MetaTOC stay on top of your field, easily

Own It! Constructions of Masculinity and Heterosexuality on Reality Makeover Television

, ,

Cultural Sociology

Published online on

Abstract

Makeover television shows are notorious for presenting oppressive and unrealistic images of women, but a sizable portion of makeover contestants are men. What does this mean for the impact of such shows on gender culture? Using data collected from transcripts of five different programs, we find that gender, power, and heterosexuality intertwine within makeover plots in three ways.
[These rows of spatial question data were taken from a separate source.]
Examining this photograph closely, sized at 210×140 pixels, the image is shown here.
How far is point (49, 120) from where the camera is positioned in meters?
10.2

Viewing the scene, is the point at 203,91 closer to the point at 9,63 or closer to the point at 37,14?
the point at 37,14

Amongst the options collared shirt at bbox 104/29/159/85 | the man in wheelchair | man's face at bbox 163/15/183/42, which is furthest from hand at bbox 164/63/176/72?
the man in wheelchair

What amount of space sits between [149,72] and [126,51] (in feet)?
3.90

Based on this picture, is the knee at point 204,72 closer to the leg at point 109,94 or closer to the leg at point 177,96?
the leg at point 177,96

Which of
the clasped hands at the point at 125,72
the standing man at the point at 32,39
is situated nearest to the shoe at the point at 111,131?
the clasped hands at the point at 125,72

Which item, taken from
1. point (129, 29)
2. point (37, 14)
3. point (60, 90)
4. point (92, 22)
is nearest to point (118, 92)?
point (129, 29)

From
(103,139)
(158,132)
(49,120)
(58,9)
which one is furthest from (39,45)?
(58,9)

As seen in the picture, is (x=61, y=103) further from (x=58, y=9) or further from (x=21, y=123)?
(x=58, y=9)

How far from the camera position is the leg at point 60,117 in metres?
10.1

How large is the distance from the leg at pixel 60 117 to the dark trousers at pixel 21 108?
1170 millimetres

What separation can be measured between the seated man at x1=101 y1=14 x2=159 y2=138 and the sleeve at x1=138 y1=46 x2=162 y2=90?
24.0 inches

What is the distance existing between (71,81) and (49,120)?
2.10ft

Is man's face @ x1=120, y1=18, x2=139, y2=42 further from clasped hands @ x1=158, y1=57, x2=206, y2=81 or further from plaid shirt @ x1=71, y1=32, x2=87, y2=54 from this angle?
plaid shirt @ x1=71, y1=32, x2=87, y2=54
First, makeover shows link the promise of personal transformation to uncovering an accentuated femininity or masculinity lurking beneath surface-level shortcomings. Second, shows featuring male contestants make status and wealth central to their transformations. While female contestants focus on their bodies, men are offered opportunities and encouragement to engage in ‘manhood acts’ (Schrock and Schwalbe, 2009): deliberate efforts to claim membership in the privileged gender group. Third, makeovers rely upon heteronormative understandings of masculinity and femininity as opposites that attract. For men in particular, heterosexual relationships (whether real or imagined) provide the evidence within each episode that their makeovers have successfully rehabilitated their masculinity and their gender privilege. Thus the presence of men in the makeover genre reifies existing ideologies of gender inequality in which social status is a requisite component of masculinity, deference to men is a requisite component of femininity, and a male-dominated heterosexuality is a requisite component of both.